In the trial patients were split into two groups, one using the control treatment and the other using the artificial pancreas. Those using the artificial pancreas spent on average 53% of their time in the target blood sugar range, compared to 38% when they used the control treatment. The length of time they had potentially low blood sugar levels, or ‘hypos’, was also lower.
Nine out of ten (92%) reported that they spent less time managing their diabetes with the artificial pancreas than during the control period, and similar numbers (87%) were less worried about their blood sugar levels when using it.
This is an abridged version of the press release which was first published on our website on August 5, 2021.
Could a cancer drug be key to helping patients recover from a heart attack?
The NIHR Cambridge Clinical Research Facility supported study has found that a low dose of the cancer drug aldesleukin when injected into acute heart attack patients, increased the activation of immune cells shown to protect the heart.
By targeting the inflammation caused by the body’s immune response to a heart attack the researchers also hope to reduce a person’s chances of having a second heart attack. The Cambridge team are now conducting a Phase 2 clinical trial to test the drug.

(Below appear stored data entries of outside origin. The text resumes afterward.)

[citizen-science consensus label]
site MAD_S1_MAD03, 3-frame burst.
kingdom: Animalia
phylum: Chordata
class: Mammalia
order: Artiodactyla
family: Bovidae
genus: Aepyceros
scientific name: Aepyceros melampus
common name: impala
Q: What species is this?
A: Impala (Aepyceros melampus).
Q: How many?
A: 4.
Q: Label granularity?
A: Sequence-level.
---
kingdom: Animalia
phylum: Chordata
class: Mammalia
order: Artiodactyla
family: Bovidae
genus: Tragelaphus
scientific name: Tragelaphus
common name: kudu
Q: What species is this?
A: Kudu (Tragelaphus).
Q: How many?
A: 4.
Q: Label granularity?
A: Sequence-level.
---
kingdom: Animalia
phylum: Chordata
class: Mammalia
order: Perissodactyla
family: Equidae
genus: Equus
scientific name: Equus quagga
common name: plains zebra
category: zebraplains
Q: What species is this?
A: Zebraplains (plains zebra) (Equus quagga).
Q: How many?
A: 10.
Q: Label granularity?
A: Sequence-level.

Dr Tian Zhao, BHF clinical lecturer in cardiovascular medicine at the University of Cambridge said: “Right now, there is no way to stop the immune system, which gets activated after a heart attack, from mistakenly damaging the heart.
“If our clinical trial shows that aldesleukin works by harnessing the ‘good cops’ of our immune system, we may have found a way to help the heart heal after a heart attack.”
The research is supported by NIHR Cambridge BRC and the Medical Research Council and featured on BBC Look East in October 2021.
This is an abridged version of the press release that was published on our website on October 7, 2021.